Retrotrapezoid nucleus and central chemoreception

Abstract

The 'distributed chemoreception theory' attributes the central chemoreflex (the stimulation of breathing by CNS acidification) to the cumulative effects of pH on multiple classes of respiratory neurons as well as on their tonic sources of drive. Opinions differ as to how many classes of pH-sensitive neurons contribute to the central chemoreflex but the number of candidates is high and growing fast. The 'specialized chemoreceptor theory', endorsed here, attributes the chemoreflex to a limited number of specialized neurons. These neurons (the central chemoreceptors) would drive a respiratory pattern generator that is not or minimally activated by acidification. In this review we first describe the properties of the retrotrapezoid nucleus (RTN) and argue that this nucleus may contain the most important central chemoreceptors. Next, we subject the assumptions that underlie the distributed chemoreception theory to a critical analysis. We propose several explanations for the apparent contradiction between the two competing theories of central chemoreception. We attribute much of the current controversy to premature extrapolations of the effects of acidification on neurons recorded in vitro (chemosensitivity) and to a semantic confusion between chemosensitivity and chemoreception (the mechanism by which CO(2) or pH activates breathing in vivo).

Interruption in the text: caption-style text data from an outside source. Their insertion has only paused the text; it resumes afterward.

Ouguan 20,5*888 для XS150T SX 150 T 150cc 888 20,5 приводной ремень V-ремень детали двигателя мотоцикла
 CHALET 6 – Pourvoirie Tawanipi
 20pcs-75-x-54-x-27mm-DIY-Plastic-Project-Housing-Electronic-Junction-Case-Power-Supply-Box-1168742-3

Figure 1. RTN and a few of its connections

CPG, central respiratory pattern generator; NTS, nucleus of the solitary tract; iNTS, interstitial subnucleus; comNTS, commissural subnucleus; SARs, slowly adapting lung stretch receptors; VRC, ventral respiratory column. Acidification activates RTN neurons by reducing an unidentified potassium conductance. There is no evidence that this potassium channel is directly proton sensitive. Whether protons act intra or extracellularly is also unknown, and therefore both possibilities are represented. RTN neurons receive an oligosynaptic excitatory input from the carotid body. It is important to realize that these neurons are not just chemoreceptors. RTN neurons also receive inhibitory inputs from the CPG and from several types of pulmonary receptors. These inhibitory inputs are tentatively interpreted as feedbacks that limit the activity of the CPG under conditions when this network is already vigorously activated by sources of drive other than of chemosensory origin. RTN neurons are activated by brainstem serotonergic neurons that release serotonin, thyrotropin-releasing hormone (TRH) and substance P. These inputs presumably contribute to the ability of serotonergic neurons to stimulate breathing and to facilitate the central chemoreflex. Glutamatergic neurons are in green, inhibitory neurons (GABA or glycine) are in red. The CPG consists of vast numbers of interconnected neurons located primarily within the VRC and the dorsal pons.